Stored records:
**********

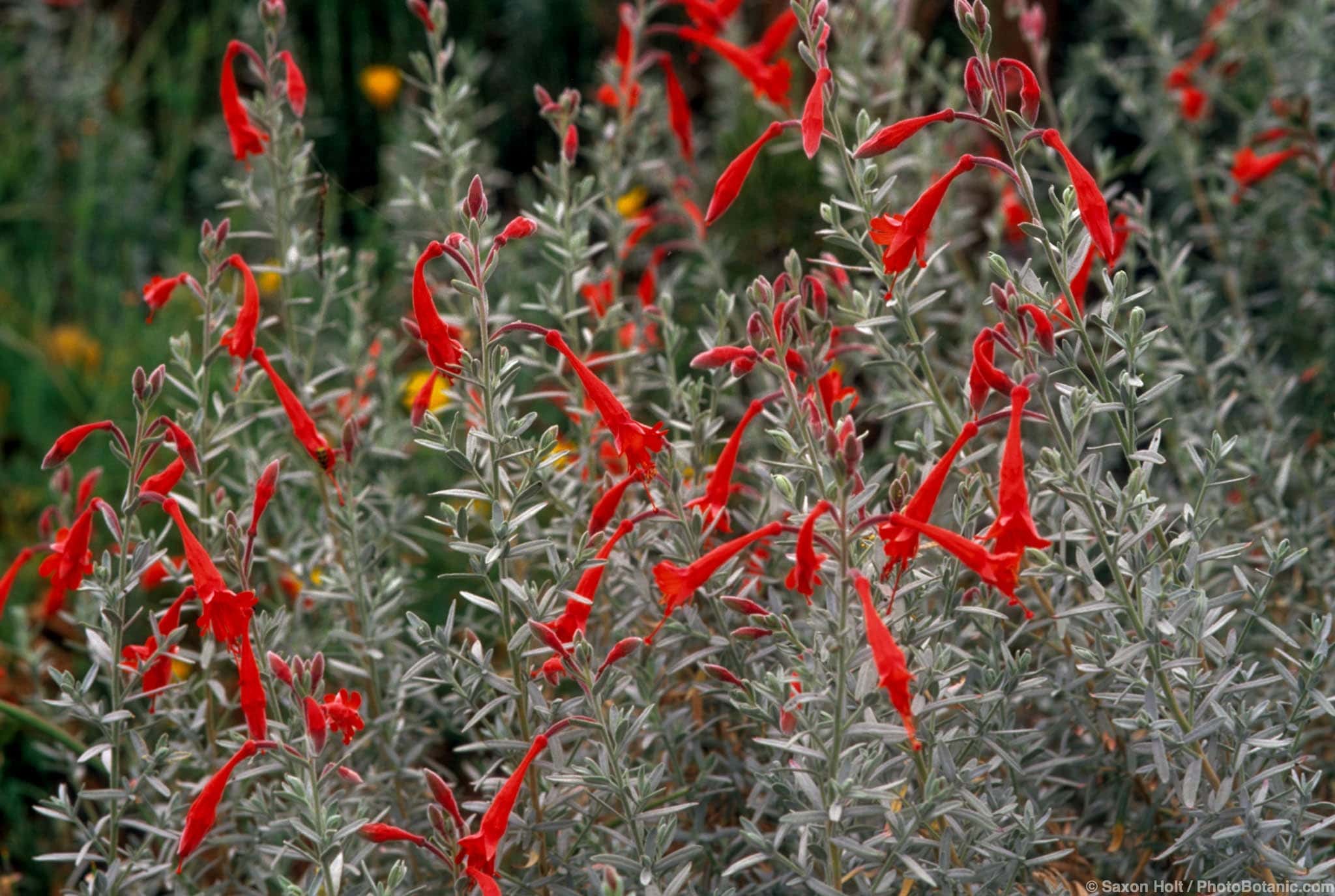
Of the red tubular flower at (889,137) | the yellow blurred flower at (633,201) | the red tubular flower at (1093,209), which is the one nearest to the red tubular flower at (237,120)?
the red tubular flower at (889,137)

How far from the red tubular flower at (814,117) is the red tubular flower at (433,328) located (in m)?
0.61

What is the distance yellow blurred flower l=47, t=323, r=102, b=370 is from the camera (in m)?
5.14

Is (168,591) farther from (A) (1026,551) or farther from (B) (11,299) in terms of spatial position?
(A) (1026,551)

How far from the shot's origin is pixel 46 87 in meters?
6.33

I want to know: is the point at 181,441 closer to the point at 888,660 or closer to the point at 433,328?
the point at 433,328

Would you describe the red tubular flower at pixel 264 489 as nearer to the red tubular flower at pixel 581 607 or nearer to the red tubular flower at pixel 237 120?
the red tubular flower at pixel 581 607

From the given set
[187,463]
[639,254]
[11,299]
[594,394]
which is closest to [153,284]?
[187,463]

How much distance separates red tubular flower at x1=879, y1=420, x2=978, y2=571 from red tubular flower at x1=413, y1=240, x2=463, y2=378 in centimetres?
74

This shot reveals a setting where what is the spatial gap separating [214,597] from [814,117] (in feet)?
3.97

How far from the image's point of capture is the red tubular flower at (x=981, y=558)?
67.0 inches

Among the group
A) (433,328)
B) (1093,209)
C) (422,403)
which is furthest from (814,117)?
(422,403)

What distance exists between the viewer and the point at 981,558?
1.71 metres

**********

Exercise:
Go through the listing above and write it all out exactly, leaving out any picture.

Response to this task:
Of the red tubular flower at (889,137) | the yellow blurred flower at (633,201) | the red tubular flower at (1093,209), which is the one nearest to the red tubular flower at (237,120)?
the red tubular flower at (889,137)

How far from the red tubular flower at (814,117) is the red tubular flower at (433,328) located (in m)?
0.61

What is the distance yellow blurred flower l=47, t=323, r=102, b=370 is from the camera (in m)?
5.14

Is (168,591) farther from (A) (1026,551) or farther from (B) (11,299) in terms of spatial position?
(A) (1026,551)

How far from the shot's origin is pixel 46 87 in meters?
6.33

I want to know: is the point at 181,441 closer to the point at 888,660 or closer to the point at 433,328?
the point at 433,328

Would you describe the red tubular flower at pixel 264 489 as nearer to the red tubular flower at pixel 581 607 or nearer to the red tubular flower at pixel 237 120?
the red tubular flower at pixel 581 607

From the given set
[187,463]
[639,254]
[11,299]
[594,394]
which is closest to [153,284]?
[187,463]

How much distance separates red tubular flower at x1=879, y1=420, x2=978, y2=571 from red tubular flower at x1=413, y1=240, x2=463, y2=378 in centimetres?
74

This shot reveals a setting where what is the spatial gap separating [214,597] from [814,117] (in feet)?
3.97

How far from the image's point of capture is the red tubular flower at (x=981, y=558)?
67.0 inches

Among the group
A) (433,328)
B) (1093,209)
C) (422,403)
which is furthest from (814,117)?
(422,403)

What distance exists between the viewer and the point at 981,558?
1.71 metres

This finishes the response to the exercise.